Entretien:
--

Pascal Bruckner : “En France, l’adversaire a toujours le visage du nazi”

Interview de Pascal Bruckner, propos recueillis par Barbara Lambert, publiée sur Atlantico le 16 avril 2014

Dans “Un bon fils” (Grasset), Pascal Bruckner révèle le passé nazi de son père. Et dévoile, en creux, le portrait d’une France qui n’a pas fait le deuil de la guerre et “rejoue sans cesse l’Occupation” : tout s’est arrêté, dit-il, en 1944…

Les origines de l’antisémitisme de votre père, vous les voyez dans ses origines familiales. Il appartenait à une famille de huguenots qui avaient été contraints de quitter la France pour se réfugier en Allemagne...

Pascal Bruckner : D’abord, il y a le climat de l’époque. Il ne faut pas oublier que la France d’avant-guerre était globalement antisémite. C’était “l’esprit du temps”. Et puis, il y avait les origines allemandes, et le besoin de contrer le père qui s’était battu contre l’Allemagne en 1914 : entre mon père et mon grand-père, le conflit était très fort. Je pense aussi que mon père a été happé par l’atmosphère de la Seconde Guerre mondiale, par la "race supérieure" des vaincus. Les Français étaient à genoux, comme beaucoup de gens de sa génération, il a, je crois, été totalement fasciné par la puissance allemande.

Votre mère, aussi, était fascinée par l’Allemagne… de la même façon qu’elle était fascinée par votre père, qui la maltraitait…

C’est la loi du plus fort. Il y avait aussi cette idée à l’époque que les démocraties étaient en train de mourir, qu’elles étaient faibles, divisées par les partis. On pensait que le fascisme d’un côté, le communisme de l’autre allaient les écraser. Le trait commun qu’avaient mon père et ma mère, c’était leur haine de la démocratie. Je crois que mon père a été littéralement dévoré par la grande victoire du Reich.

--

Entrées fournies:
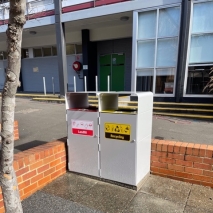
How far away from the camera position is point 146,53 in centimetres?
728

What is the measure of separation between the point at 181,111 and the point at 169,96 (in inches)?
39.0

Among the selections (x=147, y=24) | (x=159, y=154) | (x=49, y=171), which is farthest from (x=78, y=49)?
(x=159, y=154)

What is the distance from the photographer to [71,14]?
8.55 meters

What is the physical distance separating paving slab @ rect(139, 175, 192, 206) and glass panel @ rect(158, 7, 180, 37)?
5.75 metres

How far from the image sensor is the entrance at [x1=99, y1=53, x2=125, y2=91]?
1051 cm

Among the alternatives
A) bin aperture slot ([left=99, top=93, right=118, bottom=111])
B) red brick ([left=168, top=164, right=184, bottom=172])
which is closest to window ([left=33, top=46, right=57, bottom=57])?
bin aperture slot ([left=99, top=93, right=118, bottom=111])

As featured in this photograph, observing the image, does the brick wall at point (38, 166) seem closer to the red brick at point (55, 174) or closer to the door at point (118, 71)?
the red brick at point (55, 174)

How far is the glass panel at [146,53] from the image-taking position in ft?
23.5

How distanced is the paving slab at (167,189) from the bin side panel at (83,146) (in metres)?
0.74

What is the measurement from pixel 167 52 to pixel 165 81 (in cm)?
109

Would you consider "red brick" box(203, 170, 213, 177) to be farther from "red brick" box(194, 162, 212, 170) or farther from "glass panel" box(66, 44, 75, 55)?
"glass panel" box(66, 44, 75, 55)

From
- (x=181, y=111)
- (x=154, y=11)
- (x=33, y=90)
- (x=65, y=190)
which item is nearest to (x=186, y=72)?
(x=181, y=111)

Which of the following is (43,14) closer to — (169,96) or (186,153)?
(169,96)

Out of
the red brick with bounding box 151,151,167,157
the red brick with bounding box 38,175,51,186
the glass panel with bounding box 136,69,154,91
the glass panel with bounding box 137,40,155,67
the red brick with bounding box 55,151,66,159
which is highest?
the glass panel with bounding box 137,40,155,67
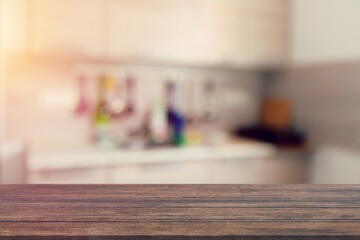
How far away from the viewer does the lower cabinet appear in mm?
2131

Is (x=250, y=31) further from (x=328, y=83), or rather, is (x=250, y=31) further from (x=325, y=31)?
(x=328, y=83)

--

Objectifs:
1: D'après l'entretien, quel trait commun Pascal Bruckner attribue-t-il à son père et à sa mère ?
2: Recopiez fidèlement le passage de l'entretien qui commence par les mots contenant « Les origines de » et se termine par « réfugier en Allemagne... ».
Les entrées proviennent d'une autre source.

Résultats de l'exercice:
1: Leur haine de la démocratie.

2:
Les origines de l’antisémitisme de votre père, vous les voyez dans ses origines familiales. Il appartenait à une famille de huguenots qui avaient été contraints de quitter la France pour se réfugier en Allemagne...